Sea Ray has agreed to indemnify each of our dealers against any losses to third parties resulting from Sea Ray’s negligent acts or omissions involving the design or manufacture of any of its products or any breach by it of the agreement. Each of our dealers has agreed to indemnify Sea Ray against any losses to third parties resulting from the dealer’s negligent acts or omissions involving the dealer’s application, use, or repair of Sea Ray products, statements or representation not specifically authorized by Sea Ray, the installation of any after market components or any other modification or alteration of Sea Ray products, and any breach by the dealer of the agreement.

Each dealer agreement may be terminated

• by Sea Ray, upon 60 days prior written notice, if the dealer fails or refuses to place a minimum stocking order of the next model year's products in accordance with requirements applicable to all Sea Ray dealers generally or fails to meet its financial obligations as they become due to Sea Ray or to the dealer's lenders;

• by Sea Ray or the dealer, upon 60 days written notice to the other, in the event of a breach or default by the other with any of the of the material obligations, performance standards, covenants, representations, warranties, or duties imposed by the agreement or the Sea Ray manual that has not been cured within 60 days of the notice of the claimed deficiency or within a reasonable period when the cure cannot be completed within a 60-day period, or at the end of the 60-day period without the opportunity to cure when the cause constitutes bad faith;

• by Sea Ray or the dealer if the other makes a fraudulent misrepresentation that is material to the agreement or the other engages in an incurable act of bad faith;

• by Sea Ray or the dealer in the event of the insolvency, bankruptcy, or receivership of the other;

• by Sea Ray in the event of the assignment of the agreement by the dealer without the prior written consent of Sea Ray;

• by Sea Ray upon at least 15 days' prior written notice in the event of the failure to pay any sums due and owing to Sea Ray that are not disputed in good faith; and

• upon the mutual consent of Sea Ray and the dealer.

Brunswick Agreement Relating to Acquisitions Risk Factors

We and the Sea Ray Division of Brunswick have entered into a revised agreement replacing our prior agreement to provide a process for our continued growth through the acquisition of additional Sea Ray boat dealers that desire to be acquired by us.

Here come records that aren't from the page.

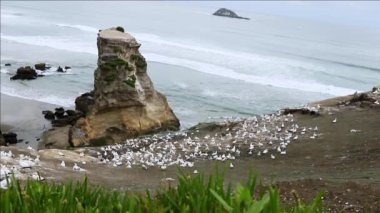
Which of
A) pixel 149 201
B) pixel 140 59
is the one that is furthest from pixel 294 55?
pixel 149 201

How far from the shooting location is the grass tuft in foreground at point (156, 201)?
2955 millimetres

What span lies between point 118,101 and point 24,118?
8.15m

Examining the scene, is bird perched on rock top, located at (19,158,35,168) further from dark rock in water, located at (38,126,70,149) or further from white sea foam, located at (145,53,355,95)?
white sea foam, located at (145,53,355,95)

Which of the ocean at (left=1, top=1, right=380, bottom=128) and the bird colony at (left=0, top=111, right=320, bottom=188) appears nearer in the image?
the bird colony at (left=0, top=111, right=320, bottom=188)

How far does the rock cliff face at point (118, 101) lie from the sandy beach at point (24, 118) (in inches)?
133

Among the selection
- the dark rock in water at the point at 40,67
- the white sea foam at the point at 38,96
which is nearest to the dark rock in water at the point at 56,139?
the white sea foam at the point at 38,96

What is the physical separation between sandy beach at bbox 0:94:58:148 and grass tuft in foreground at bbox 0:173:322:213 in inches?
928

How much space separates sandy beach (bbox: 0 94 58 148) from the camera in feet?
91.9

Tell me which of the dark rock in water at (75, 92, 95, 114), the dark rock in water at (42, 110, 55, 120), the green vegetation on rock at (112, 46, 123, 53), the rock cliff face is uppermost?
the green vegetation on rock at (112, 46, 123, 53)

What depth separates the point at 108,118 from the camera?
2502 centimetres

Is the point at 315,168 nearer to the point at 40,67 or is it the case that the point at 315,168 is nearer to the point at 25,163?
the point at 25,163

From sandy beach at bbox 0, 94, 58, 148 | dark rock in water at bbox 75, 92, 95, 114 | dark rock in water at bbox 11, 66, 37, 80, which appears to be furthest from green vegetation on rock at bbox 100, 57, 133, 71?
dark rock in water at bbox 11, 66, 37, 80

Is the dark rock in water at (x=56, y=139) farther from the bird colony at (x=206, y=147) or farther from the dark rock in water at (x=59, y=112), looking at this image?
the bird colony at (x=206, y=147)

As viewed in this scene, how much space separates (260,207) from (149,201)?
71 cm
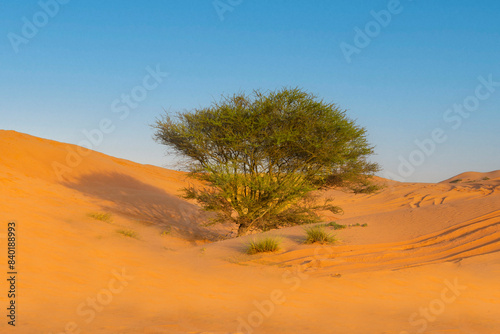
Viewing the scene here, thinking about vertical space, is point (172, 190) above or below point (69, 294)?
above

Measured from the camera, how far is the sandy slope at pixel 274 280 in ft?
15.0

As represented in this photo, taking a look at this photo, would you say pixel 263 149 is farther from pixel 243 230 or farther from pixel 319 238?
pixel 319 238

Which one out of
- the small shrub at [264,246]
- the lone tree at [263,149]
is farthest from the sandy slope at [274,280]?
the lone tree at [263,149]

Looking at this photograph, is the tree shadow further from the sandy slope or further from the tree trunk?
the sandy slope

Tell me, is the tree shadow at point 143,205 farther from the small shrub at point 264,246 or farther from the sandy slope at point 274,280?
the sandy slope at point 274,280

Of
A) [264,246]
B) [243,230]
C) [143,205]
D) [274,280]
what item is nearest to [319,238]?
[264,246]

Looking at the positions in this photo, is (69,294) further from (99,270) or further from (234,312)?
(234,312)

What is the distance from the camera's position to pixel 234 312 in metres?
5.05

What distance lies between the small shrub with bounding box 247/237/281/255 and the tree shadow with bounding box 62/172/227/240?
21.9ft

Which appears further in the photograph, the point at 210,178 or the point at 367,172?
the point at 367,172

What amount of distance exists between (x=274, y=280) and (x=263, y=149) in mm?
6852

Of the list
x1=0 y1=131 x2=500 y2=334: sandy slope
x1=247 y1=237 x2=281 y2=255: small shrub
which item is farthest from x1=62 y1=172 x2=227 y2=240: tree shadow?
x1=0 y1=131 x2=500 y2=334: sandy slope

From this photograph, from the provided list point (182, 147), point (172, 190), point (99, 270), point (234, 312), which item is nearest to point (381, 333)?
point (234, 312)

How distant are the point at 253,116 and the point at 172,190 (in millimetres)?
21909
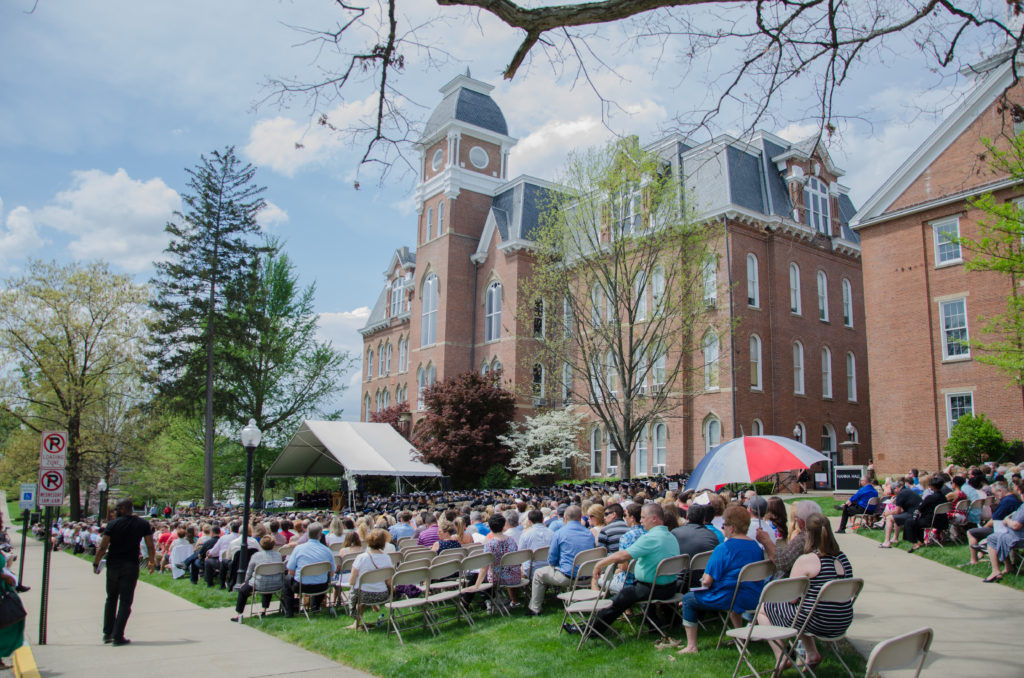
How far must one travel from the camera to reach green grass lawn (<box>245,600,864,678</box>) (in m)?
6.30

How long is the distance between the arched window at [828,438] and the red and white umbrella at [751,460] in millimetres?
19657

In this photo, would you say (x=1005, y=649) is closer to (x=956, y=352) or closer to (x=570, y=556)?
(x=570, y=556)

The agreement extends through June 30, 2005. Under the agreement, acquisitions of Sea Ray dealers will be mutually agreed upon by us and Sea Ray with reasonable efforts to be made to include a balance of Sea Ray dealers that have been successful and those that have not been. The agreement provides that Sea Ray will not unreasonably withhold its consent to any proposed acquisition of a Sea Ray dealer by us, subject to the conditions set forth in the agreement. Among other things, the agreement provides for us to provide Sea Ray with a business plan for each proposed acquisition, including historical financial and five-year projected financial information regarding the acquisition candidate; marketing and advertising plans; service capabilities and managerial and staff personnel; information regarding the ability of candidate to achieve performance standards within designated periods; and information regarding the success of our previous acquisitions of Sea Ray dealers. The agreement also contemplates Sea Ray reaching a good faith determination whether the acquisition would be in its best interest based on our dedication and focus of resources on the Sea Ray brand and Sea Ray’s consideration of any adverse effects that the approval would have on the resulting territory configuration and adjacent or other dealer sales and the absence of any violation of applicable laws or rights granted by Sea Ray to others.